De werkgeverscommissie van de gemeente Vlaardingen;

gelet op artikel 10:3 van de Algemene wet bestuursrecht en artikel 1, derde lid van de ‘Verordening werkgeverscommissie’;

besluit:

  • I

    • 1.

      De bevoegdheid tot het nemen van personele besluiten ten aanzien van de op de griffie werkzame ambtenaren, met uitzondering van de griffier, te mandateren aan de griffier.

    • 2.

      Tot het mandaat behoort mede het afdoen en voeren van correspondentie ter zake van de toegekende bevoegdheden, alsmede het (doen) treffen van voorbereidings- en uitvoeringshandelingen.

  • II

    • 1.

      De in mandaat te nemen besluiten dienen in overeenstemming te zijn met alle ter zake geldende regelingen, het door de raad en werkgeverscommissie gevoerde beleid en mogen niet leiden tot een budgetoverschrijding.

    • 2.

      Indien redelijkerwijs te verwachten is dat een in mandaat te nemen besluit bestuurlijke of politieke implicaties kan hebben, wordt de mandaatgever in de gelegenheid gesteld zijn wensen of bedenkingen over een ontwerp van het te nemen besluit, vergezeld van een advies van de gemandateerde, naar voren te brengen.

  • III

    • 1.

      Alle stukken verband houdende met de uitoefening van dit mandaat worden als volgt ondertekend:

      De werkgeverscommissie van de gemeente Vlaardingen:

      namens deze,

      (handtekening), drs. Eric Meurs

      griffier.

    • 2

      Dit besluit kan worden aangehaald als ‘Mandaatbesluit griffiepersoneel’ en treedt in werking op de dag volgende op die van zijn bekendmaking.

Ondertekening

Aldus besloten door de werkgeverscommissie in zijn vergadering van 21 april 2016.
voorzitter,
P. A. Caljé

Toelichting mandaatbesluit griffiepersoneel:

De invulling van het werkgeverschap is door de raad gedelegeerd aan de Werkgeverscommissie, die is ingesteld op grond van artikel 83 van de Gemeentewet. De Werkgeverscommissie kan ervoor kiezen om de te nemen personele besluiten ten aanzien van het griffiepersoneel te mandateren aan de griffier. De griffier geeft als eindverantwoordelijke functionaris leiding aan de griffie en daarom ligt het voor de hand om de te nemen personele besluiten ten aanzien van het griffiepersoneel te mandateren aan hem.

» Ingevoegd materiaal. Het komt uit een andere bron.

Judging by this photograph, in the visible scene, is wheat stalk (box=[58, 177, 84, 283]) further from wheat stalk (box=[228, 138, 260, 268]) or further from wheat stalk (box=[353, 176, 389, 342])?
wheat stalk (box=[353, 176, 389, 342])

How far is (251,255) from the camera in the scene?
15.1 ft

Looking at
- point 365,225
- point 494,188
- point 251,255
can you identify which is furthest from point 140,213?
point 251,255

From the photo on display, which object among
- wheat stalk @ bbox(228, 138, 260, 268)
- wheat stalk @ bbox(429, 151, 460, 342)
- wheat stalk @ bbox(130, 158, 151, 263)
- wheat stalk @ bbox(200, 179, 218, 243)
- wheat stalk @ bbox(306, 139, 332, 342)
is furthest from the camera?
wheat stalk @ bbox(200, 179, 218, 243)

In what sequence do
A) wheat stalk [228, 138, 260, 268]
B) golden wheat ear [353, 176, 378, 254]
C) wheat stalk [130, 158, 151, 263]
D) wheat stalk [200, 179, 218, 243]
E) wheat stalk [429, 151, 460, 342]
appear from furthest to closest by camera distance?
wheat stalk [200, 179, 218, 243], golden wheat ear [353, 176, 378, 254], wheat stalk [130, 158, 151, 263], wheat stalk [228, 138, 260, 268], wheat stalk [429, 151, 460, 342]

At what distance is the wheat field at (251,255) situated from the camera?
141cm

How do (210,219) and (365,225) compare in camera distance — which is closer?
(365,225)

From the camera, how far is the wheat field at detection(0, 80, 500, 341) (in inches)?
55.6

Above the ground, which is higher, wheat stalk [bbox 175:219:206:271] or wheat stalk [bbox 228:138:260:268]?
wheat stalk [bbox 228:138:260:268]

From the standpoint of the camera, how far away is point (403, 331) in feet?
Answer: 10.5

Om zijn organisatie efficiënt en doelmatig te kunnen aansturen moet de griffier naar bevinden kunnen handelen en moet hij niet afhankelijk worden gemaakt van de Werkgeverscommissie. Ondanks dat de te nemen personele besluiten ten aanzien van het griffiepersoneel gemandateerd worden aan de griffier, blijft de formele bevoegdheid bij de Werkgeverscommissie. De Werkgeverscommissie kan altijd besluiten om de uitoefening van deze bevoegdheid aan zich te houden.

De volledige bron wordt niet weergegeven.